# [Extracted information]
···

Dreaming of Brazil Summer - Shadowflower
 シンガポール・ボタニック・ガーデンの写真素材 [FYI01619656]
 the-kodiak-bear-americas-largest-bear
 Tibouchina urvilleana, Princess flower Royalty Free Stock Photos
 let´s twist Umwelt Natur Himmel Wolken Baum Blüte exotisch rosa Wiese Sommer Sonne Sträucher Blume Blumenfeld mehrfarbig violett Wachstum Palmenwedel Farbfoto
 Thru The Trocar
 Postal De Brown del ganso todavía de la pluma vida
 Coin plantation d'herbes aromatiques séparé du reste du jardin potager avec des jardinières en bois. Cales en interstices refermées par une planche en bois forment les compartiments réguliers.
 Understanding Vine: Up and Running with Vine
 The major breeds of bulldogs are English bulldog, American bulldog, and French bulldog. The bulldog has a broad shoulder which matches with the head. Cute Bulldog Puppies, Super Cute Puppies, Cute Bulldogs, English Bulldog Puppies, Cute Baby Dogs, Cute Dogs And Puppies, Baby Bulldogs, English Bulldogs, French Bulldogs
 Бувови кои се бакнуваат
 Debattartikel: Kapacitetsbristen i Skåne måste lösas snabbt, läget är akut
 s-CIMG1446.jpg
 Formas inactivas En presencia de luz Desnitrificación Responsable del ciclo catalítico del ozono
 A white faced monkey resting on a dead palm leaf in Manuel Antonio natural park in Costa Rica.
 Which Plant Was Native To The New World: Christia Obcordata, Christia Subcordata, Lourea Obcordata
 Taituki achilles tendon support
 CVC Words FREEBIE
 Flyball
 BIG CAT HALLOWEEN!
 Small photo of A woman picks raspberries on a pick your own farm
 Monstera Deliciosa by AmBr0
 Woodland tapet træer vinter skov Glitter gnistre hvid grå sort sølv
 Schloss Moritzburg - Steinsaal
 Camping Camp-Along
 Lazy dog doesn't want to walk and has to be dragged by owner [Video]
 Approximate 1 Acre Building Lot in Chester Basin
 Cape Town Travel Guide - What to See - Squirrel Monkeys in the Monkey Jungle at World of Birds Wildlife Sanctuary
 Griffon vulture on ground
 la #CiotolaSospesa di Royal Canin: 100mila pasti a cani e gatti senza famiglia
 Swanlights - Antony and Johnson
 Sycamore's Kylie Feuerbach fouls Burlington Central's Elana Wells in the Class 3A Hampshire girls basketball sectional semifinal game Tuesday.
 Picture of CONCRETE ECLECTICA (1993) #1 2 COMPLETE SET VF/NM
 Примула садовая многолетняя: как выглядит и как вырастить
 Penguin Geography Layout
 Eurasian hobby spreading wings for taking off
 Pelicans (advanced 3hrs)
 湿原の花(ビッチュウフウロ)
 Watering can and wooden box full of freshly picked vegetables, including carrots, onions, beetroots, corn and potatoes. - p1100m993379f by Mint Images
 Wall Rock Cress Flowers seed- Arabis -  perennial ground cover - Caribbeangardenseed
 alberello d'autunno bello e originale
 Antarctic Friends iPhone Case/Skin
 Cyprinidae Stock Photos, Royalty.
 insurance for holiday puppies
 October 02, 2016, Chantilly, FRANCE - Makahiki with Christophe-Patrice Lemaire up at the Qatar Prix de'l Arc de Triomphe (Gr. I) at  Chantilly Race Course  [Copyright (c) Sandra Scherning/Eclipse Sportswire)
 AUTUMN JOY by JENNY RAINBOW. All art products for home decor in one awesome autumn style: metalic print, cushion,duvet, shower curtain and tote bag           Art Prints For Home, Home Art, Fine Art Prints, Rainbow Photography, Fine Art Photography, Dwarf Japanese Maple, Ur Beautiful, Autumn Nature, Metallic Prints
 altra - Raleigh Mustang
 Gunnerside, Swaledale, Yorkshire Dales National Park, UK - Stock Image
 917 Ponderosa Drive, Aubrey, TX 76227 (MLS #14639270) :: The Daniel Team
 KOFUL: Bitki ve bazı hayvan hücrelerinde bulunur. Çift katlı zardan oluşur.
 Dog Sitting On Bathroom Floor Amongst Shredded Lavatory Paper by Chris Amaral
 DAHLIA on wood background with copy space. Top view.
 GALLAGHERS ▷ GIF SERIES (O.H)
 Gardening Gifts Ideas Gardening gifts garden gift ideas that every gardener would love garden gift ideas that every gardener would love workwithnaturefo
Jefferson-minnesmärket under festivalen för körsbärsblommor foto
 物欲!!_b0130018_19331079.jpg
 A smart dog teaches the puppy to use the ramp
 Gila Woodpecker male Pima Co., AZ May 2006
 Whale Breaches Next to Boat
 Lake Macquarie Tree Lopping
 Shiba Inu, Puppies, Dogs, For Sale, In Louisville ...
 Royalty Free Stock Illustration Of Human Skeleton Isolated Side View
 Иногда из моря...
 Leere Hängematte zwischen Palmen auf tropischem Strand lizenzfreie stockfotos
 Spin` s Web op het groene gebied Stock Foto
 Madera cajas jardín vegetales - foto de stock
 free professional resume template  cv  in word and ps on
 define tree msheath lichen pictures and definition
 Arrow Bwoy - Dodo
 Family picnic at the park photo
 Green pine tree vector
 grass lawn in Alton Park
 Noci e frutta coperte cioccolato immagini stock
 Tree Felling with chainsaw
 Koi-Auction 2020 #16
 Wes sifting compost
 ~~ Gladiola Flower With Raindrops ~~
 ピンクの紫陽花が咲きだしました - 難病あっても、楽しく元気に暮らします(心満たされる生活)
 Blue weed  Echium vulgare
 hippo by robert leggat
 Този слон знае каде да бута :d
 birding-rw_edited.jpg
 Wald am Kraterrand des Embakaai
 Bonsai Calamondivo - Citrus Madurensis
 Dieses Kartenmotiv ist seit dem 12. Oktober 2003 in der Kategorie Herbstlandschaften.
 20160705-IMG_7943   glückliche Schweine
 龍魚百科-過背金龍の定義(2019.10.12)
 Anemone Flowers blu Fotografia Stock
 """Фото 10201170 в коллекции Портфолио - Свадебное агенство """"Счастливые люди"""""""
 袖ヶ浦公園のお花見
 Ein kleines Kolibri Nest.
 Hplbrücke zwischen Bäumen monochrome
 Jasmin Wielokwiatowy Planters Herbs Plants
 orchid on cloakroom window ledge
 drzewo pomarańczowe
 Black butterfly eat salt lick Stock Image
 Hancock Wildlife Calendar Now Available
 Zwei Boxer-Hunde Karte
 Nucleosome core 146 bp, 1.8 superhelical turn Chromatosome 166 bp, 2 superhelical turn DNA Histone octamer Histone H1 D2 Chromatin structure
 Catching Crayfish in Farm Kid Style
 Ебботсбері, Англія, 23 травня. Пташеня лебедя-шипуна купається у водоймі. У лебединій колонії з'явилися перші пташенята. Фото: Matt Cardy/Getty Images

···

# [Prompt]
Your output must be the lines of the material above, from the first through the line that contains "Understanding Vine: Up and Running with Vine", copied exactly. Include both endpoints and nothing else.

# [Answer for this exercise]
Dreaming of Brazil Summer - Shadowflower
 シンガポール・ボタニック・ガーデンの写真素材 [FYI01619656]
 the-kodiak-bear-americas-largest-bear
 Tibouchina urvilleana, Princess flower Royalty Free Stock Photos
 let´s twist Umwelt Natur Himmel Wolken Baum Blüte exotisch rosa Wiese Sommer Sonne Sträucher Blume Blumenfeld mehrfarbig violett Wachstum Palmenwedel Farbfoto
 Thru The Trocar
 Postal De Brown del ganso todavía de la pluma vida
 Coin plantation d'herbes aromatiques séparé du reste du jardin potager avec des jardinières en bois. Cales en interstices refermées par une planche en bois forment les compartiments réguliers.
 Understanding Vine: Up and Running with Vine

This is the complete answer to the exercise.